After about a week of Ramadan had passed, and I had had enough of the soup and samosa, I felt the urge for a pizza for sahoor, and expressed my culinary wants to my wife who shook her head in surprise with “pizza in Ramadan!”, but she was a sport and willing to indulge me.
Around 11 in the evening we stopped at the popular pizza outlet on one of the main thoroughfares in the city. As we made our way and sat down in one of the booths, I could not help but notice that the place was very active. The presence of a large play area seemed to attract a lot of young ones. My wife ordered a salad and I a small pizza.
While seated and quietly discoursing on events, I kept being bumped at the back of my head from someone in the booth behind me. It was an annoying sensation, and I had to turn around and settle matters. Standing behind me on the seat was a five-year-old who was the reason for my agitation. He was exploring the back of my head with a plastic toy. Next to him sat his sister who could not have been more than three years old. Across them sat a nanny who presented me with an apologetic, somewhat frightened look.
I quietly urged the boy to sit down in his seat and wait for his food. I also inquired from the nanny where the parents were. The nanny meekly responded that the father was out with friends and the mother was at home entertaining. OK, I figured, maybe there was a reason. By this time though, the nanny had apparently gathered enough resolve and courage to tell me that this was not an isolated incident. It happened all the time.
She was educated, this nanny, and concerned with the apparent lack of love and attention her two charges were receiving at the hands of their parents. In fact, she felt that she had taken some of the mother’s roles over by default. “Look around you,” she volunteered, “and see how many children are here with their nannies.” Sure enough, a quick glance around the dining hall seemed to affirm her statement.
There were kids everywhere, and very few parents in sight. Most were not fortunate to have an educated nanny who may have tried to maintain some discipline or control. In fact, some of the nannies were not much past puberty themselves and seemed awed by the events surrounding them. The children sat at tables, on them, and even crawled underneath them. And once they were done with that, they went to the next table.

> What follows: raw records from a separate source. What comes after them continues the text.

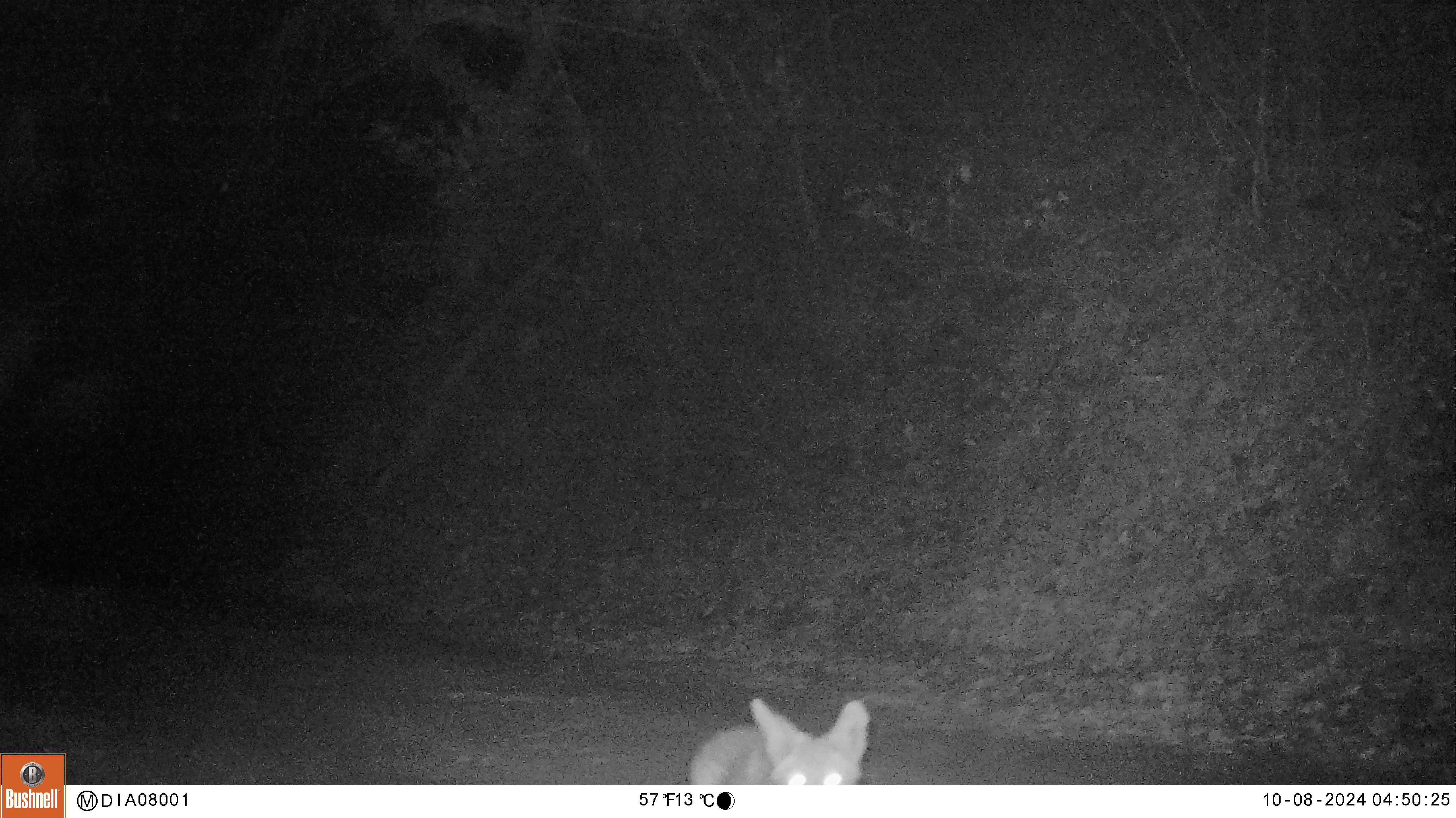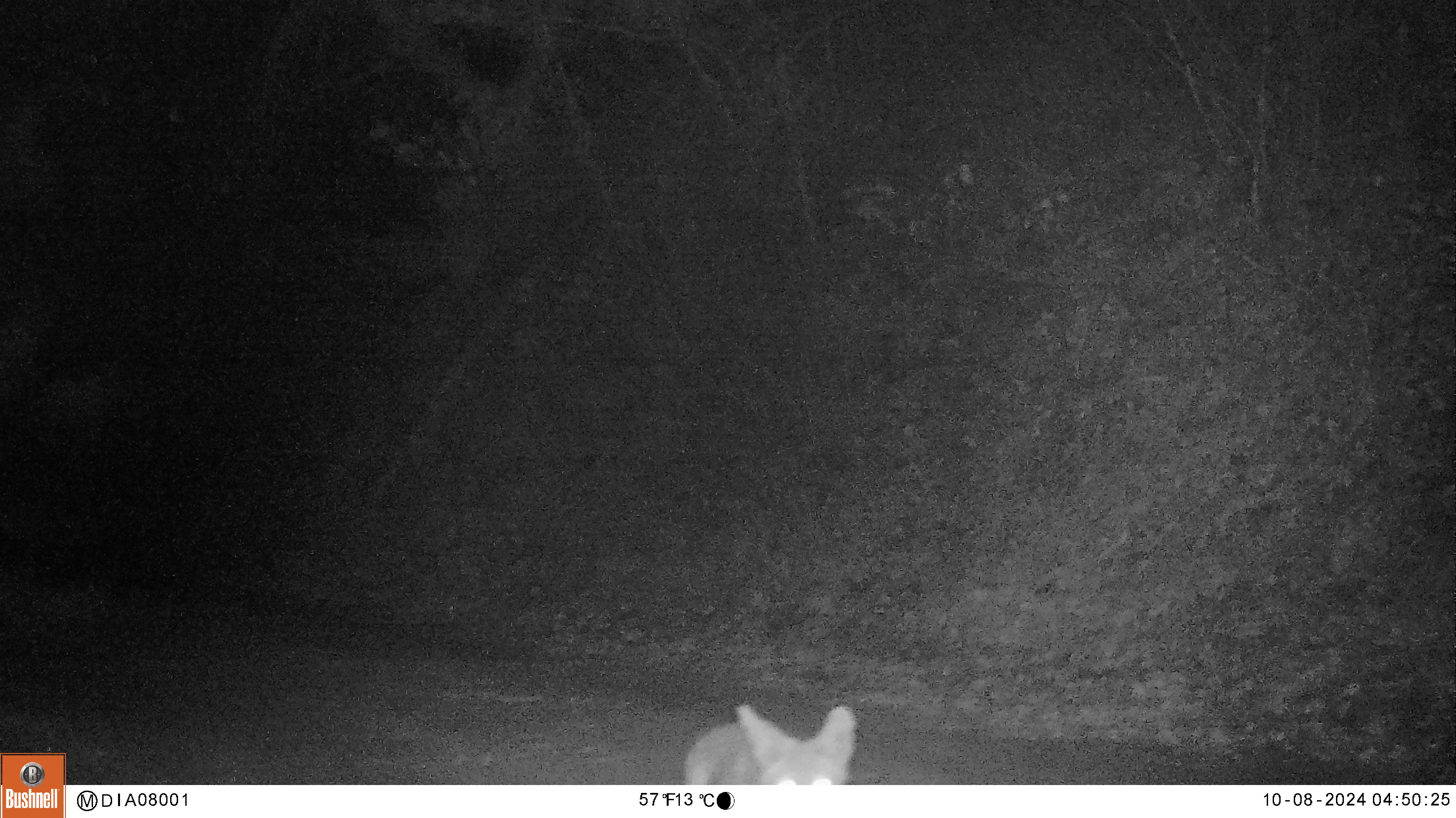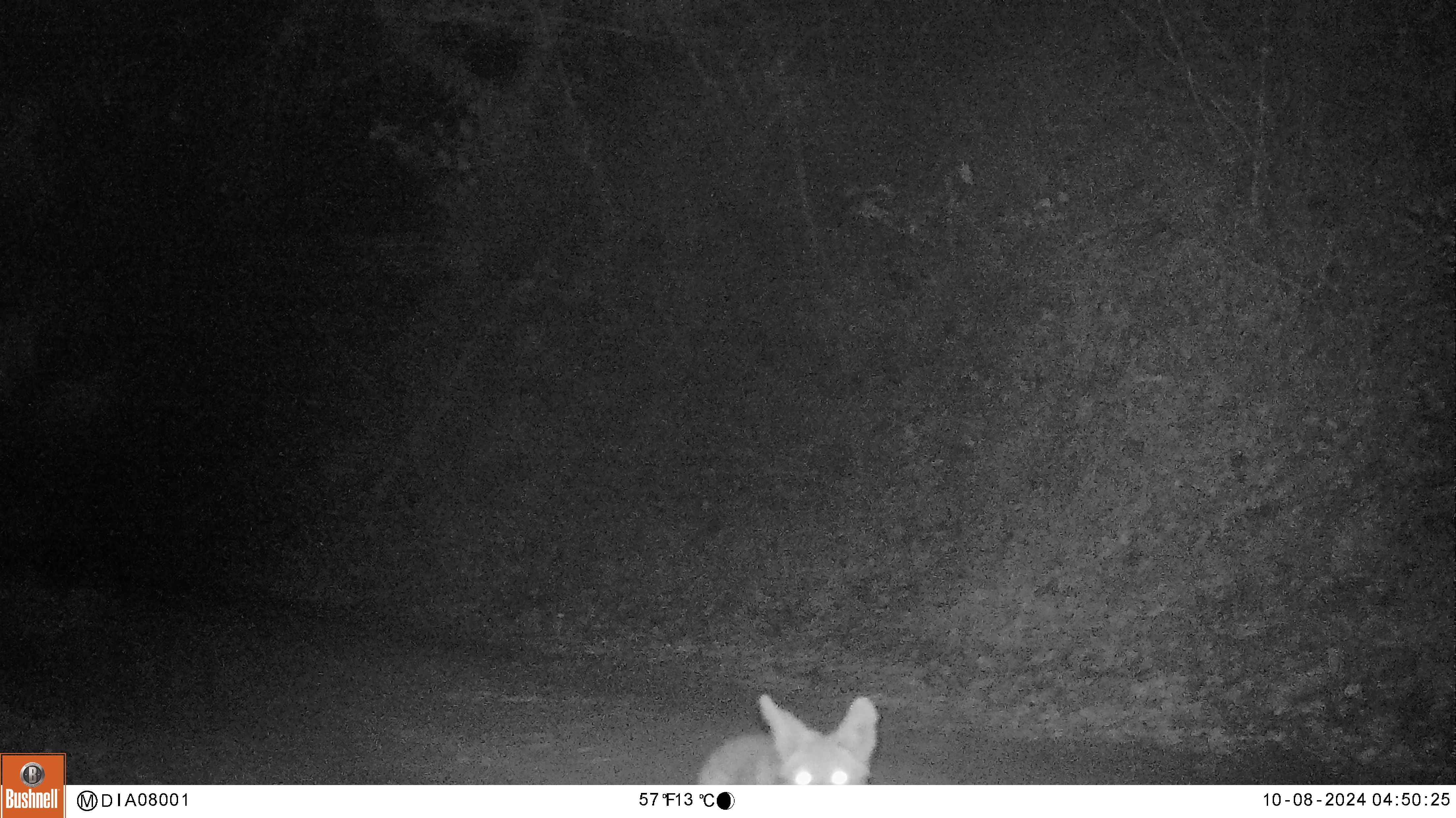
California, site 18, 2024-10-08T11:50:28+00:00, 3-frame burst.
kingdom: Animalia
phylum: Chordata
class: Mammalia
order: Carnivora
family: Canidae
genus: Canis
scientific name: Canis latrans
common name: coyote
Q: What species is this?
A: Coyote (Canis latrans).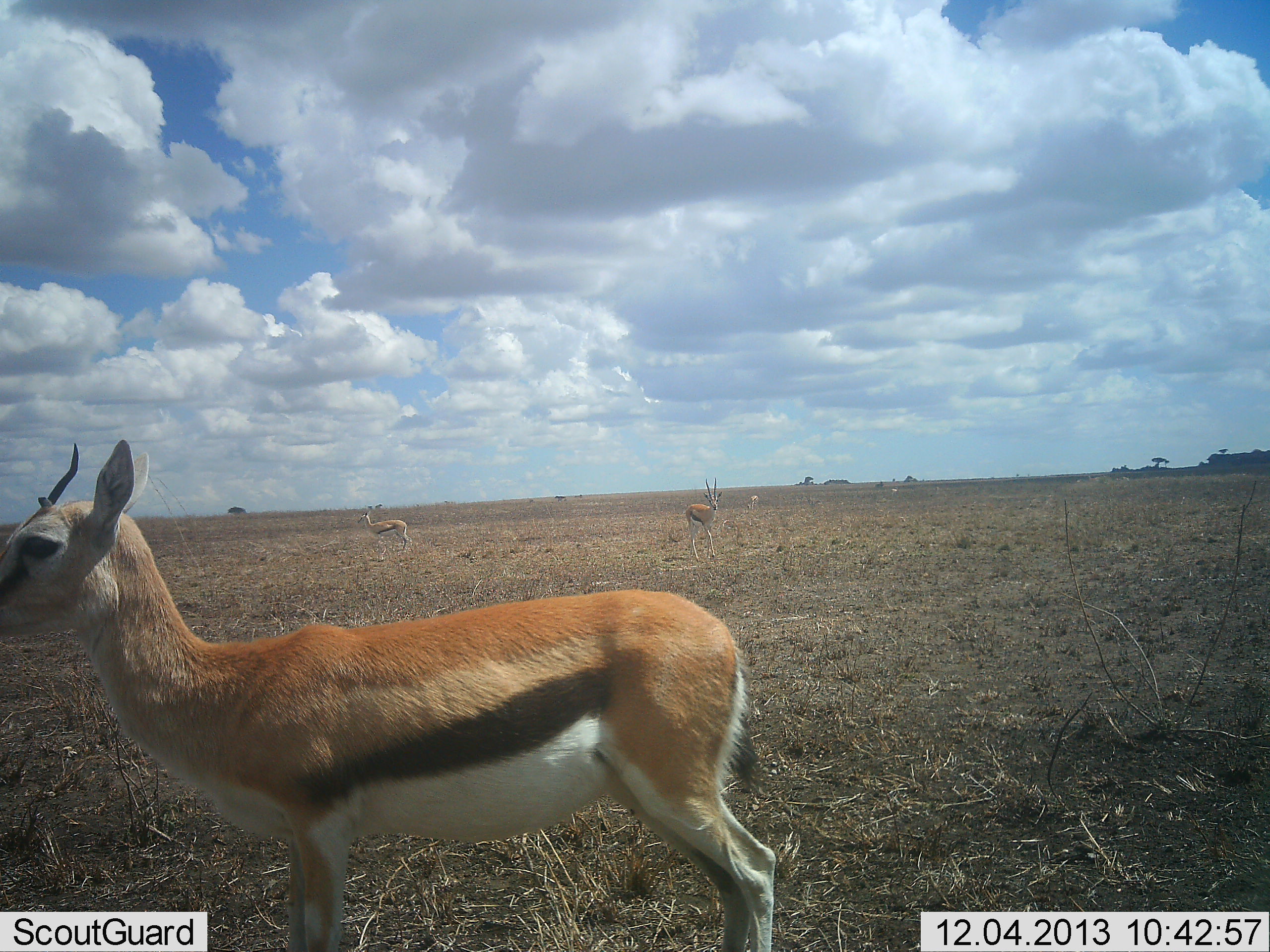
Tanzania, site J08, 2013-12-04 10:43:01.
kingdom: Animalia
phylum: Chordata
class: Mammalia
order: Artiodactyla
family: Bovidae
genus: Eudorcas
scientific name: Eudorcas thomsonii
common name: thomson's gazelle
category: gazellethomsons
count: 4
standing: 100%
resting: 0%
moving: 0%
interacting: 0%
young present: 0%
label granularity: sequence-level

They harried their nannies; they ignored their food. The poor waiters had to spend more time cleaning up spilt food off floors than to cater to servicing the needs of the clientele. Those few kids who were sitting quietly with their parents were just mesmerised by the activity of these parentless children. I could see that this sprinkling of parents was attempting with great difficulty to restrain their children’s natural inclination to join in the unrestrained fun.
Two African nannies swept by me, each one holding on to a child who could not have been more than six or seven years old. Both the little boys were boisterous and were attempting to break away from their nannies’ grasp. What struck me as odd was that one of the children, barely a toddler, was busily chatting away on a cellular phone as he was being led to a table. He was loud too! I was even more surprised when a few minutes later, the other kid took out a cellular phone from a pocket in his shorts and started using it.
It truly saddened me — this spectacle. These children, in the most formative years of their lives, were an abandoned lot. It does not take one to be a social scientist to figure out the shape of the tree of the future that we are planting today, and such situations cannot be excused simply to the overindulgence of parents. No, this is more a case of desertion. In the Nordic countries, it is often referred to as child abuse. Yet in most parts of the Gulf, the presence of nannies has somehow transformed them into adoptive parents.
In our society today the institution of marriage is being slowly threatened by the callous attitudes the partners have for such a union. In return, the fate of most children is being sealed within such a toxic relationship. Marriage counselling, a duty that traditionally rested with in-laws, is gradually eroding as the distances between married couples and their elders increase. There must be a national resolve to encourage the establishment of qualified counselling centers and trained counsellors to arrest this trend.
We cannot bask in the glory of newly opened airports or soccer stadiums. Our wealth is in these kids, and it is they who shall determine the course of tomorrow. Let us individually pay attention to where it matters most.